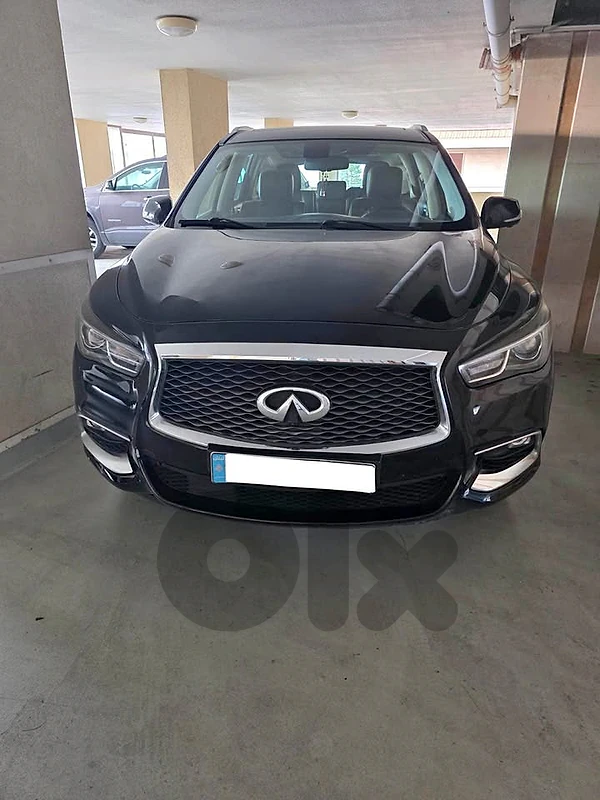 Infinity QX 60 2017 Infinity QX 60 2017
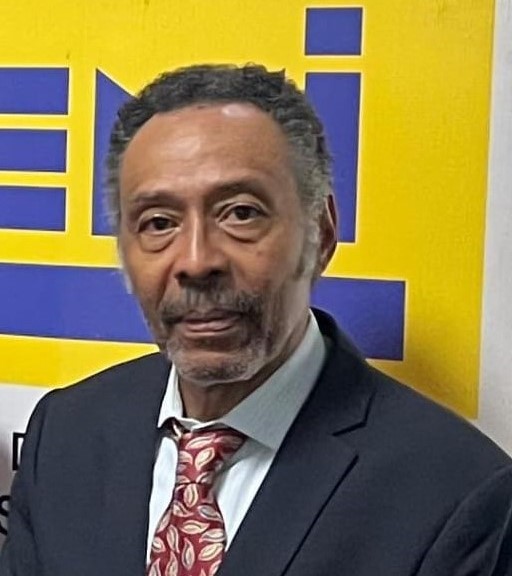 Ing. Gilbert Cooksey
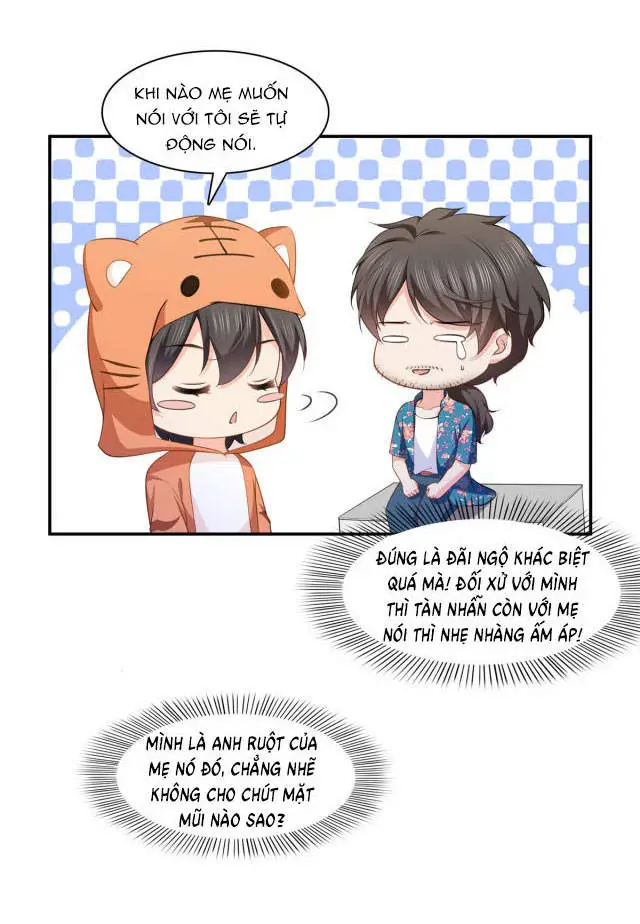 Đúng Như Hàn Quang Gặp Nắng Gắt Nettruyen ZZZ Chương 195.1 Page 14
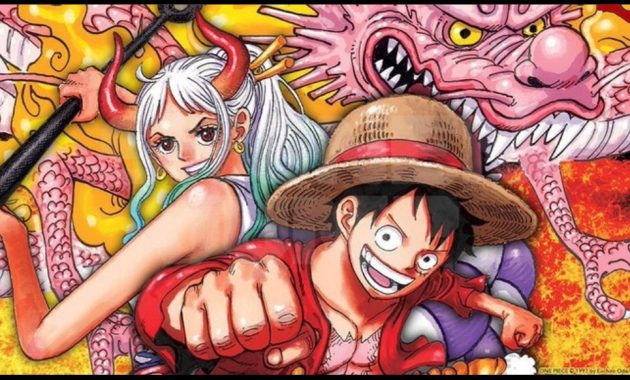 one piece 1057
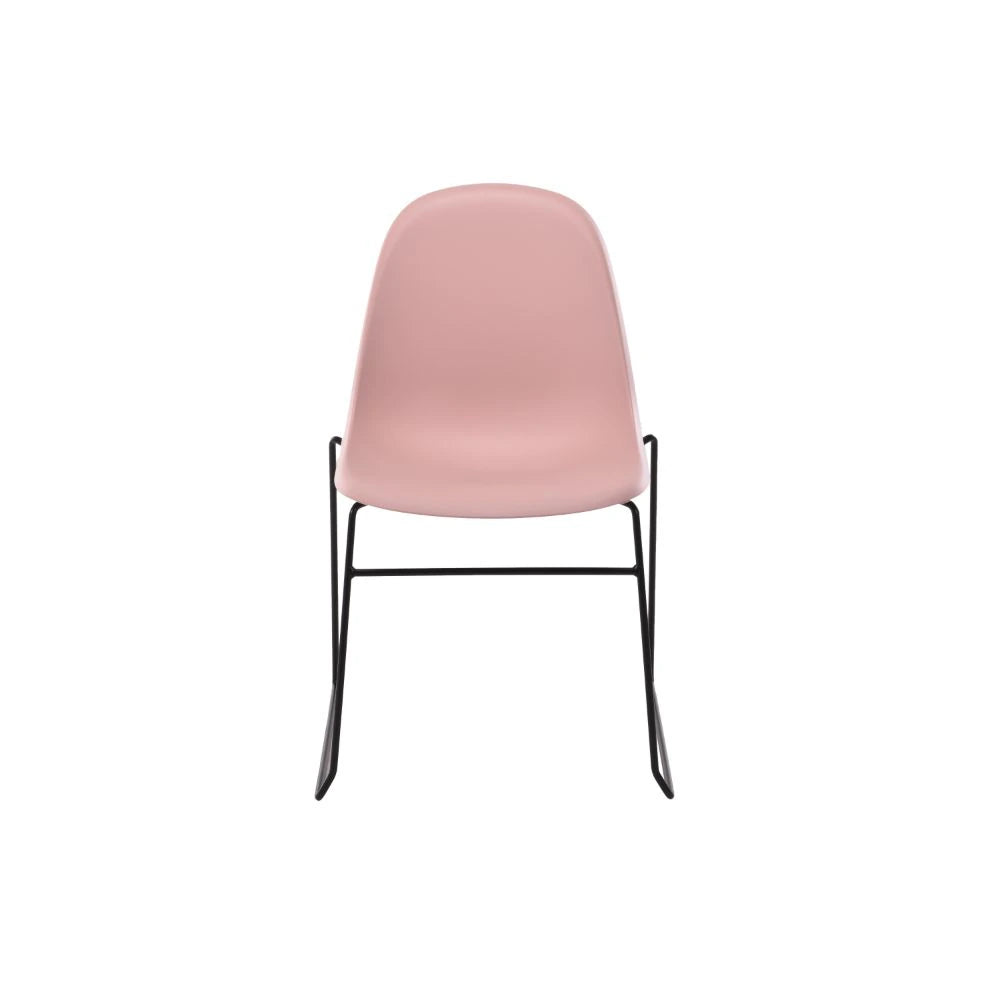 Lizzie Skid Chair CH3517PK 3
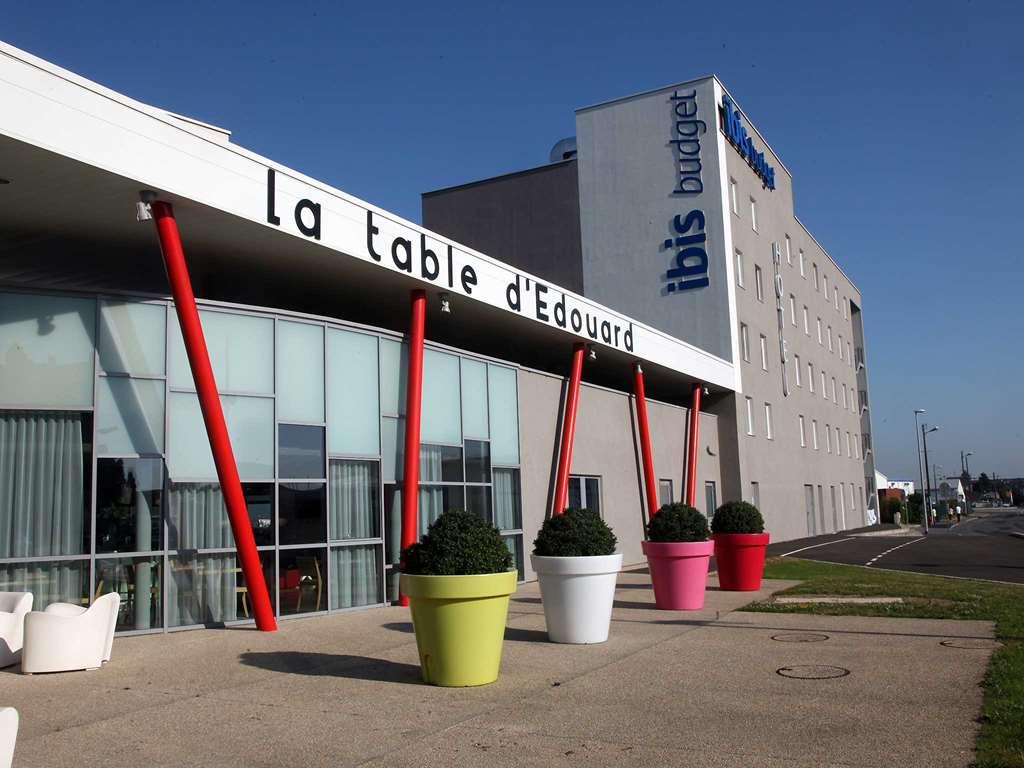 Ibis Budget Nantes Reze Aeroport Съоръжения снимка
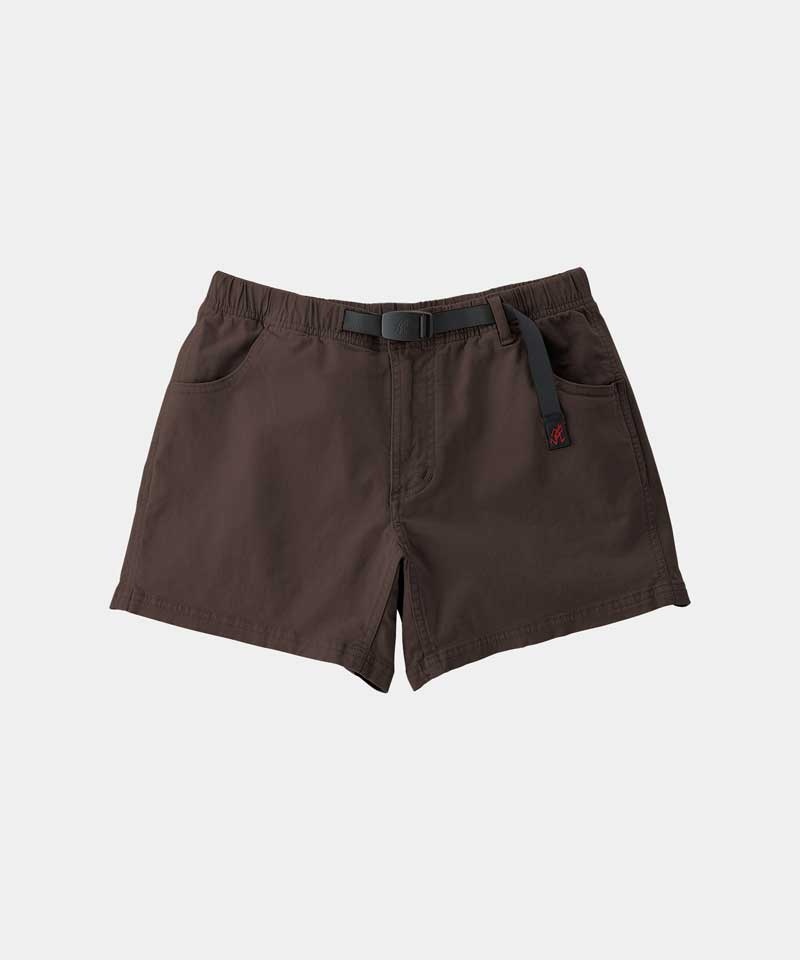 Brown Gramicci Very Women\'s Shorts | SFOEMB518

● **Task directions**: Copy the seven rows above word for word, without the pictures.

● **Worked solution**:
 Infinity QX 60 2017 Infinity QX 60 2017
 Ing. Gilbert Cooksey
 Đúng Như Hàn Quang Gặp Nắng Gắt Nettruyen ZZZ Chương 195.1 Page 14
 one piece 1057
 Lizzie Skid Chair CH3517PK 3
 Ibis Budget Nantes Reze Aeroport Съоръжения снимка
 Brown Gramicci Very Women\'s Shorts | SFOEMB518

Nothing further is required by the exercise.